I have been converting my python Lambdas to Go and using Terraform to deploy them.

This post is about converting the CloudWatch Log Retention Lambda to Go and deploying it using Terraform.

In one of my earlier post, I demonstrated how one could set retention for CloudWatch Logs using CLI command that could be run from cron or a CI/CD server like Jenkins.

In this post, I am going to show how we could set retention for CloudWatch Logs using a Lambda function written in Goland and deployed using Terraform.

A CloudWatch Events rule will be used to trigger the Lambda Function execution and this can be configured to run periodically.

Background

Amazon provides us with CloudWatch logs to monitor, store and access log from various AWS services like, EC2 instances, Route 53, RDS, AWS CloudTrail, AWS VPC Flow Logs, Lambda and many others.

By default, CloudWatch Logs are kept indefinitely and never expire. We are allowed to set a retention period and at present it can be set to a period between 10 years and one day.

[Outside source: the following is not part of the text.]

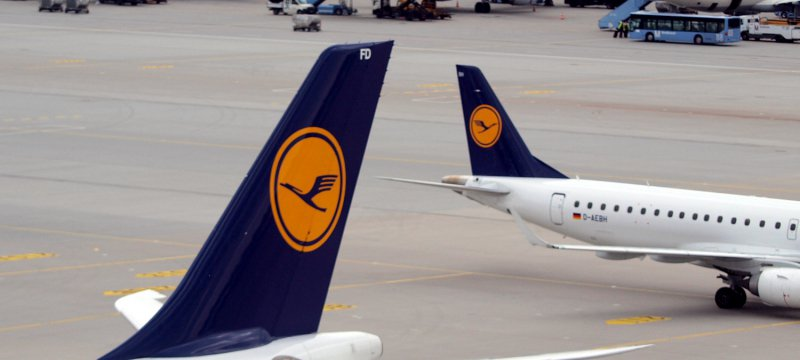 Lufthansa-Maschinen am Flughafen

One of the big users of CloudWatch Logs is Lambda service. All logging statements from Lambda are written to CloudWatch Logs. As Lambda usage grows in an account, so will the amounts of logs in CloudWatch Logs.

All Lambda functions by default will create a Log Group inside CloudWatch logs matching their name. As an example, a HellowWorld Lambda function will create a Log Group /aws/lambda/HelloWorld with retention period set to Never Expire

In an AWS account with a lot of work going on in Serverless space one could end up with many log group which retain logs indefinitely.

Amazon has given us the ability to change the retention period therefore as an admin we should periodically review and set accordingly. However, in a multi-region account doing this weekly or daily can be a burden.

Prerequisites

Download and Install Terraform.

Install Go on your workstation.

The workstation should have a IAM Role or Access Keys configured correctly.

Procedure

You can download the code for this post from my github repository.

Lambda Function

Now it is time for us to set up our Lambda function using Terraform.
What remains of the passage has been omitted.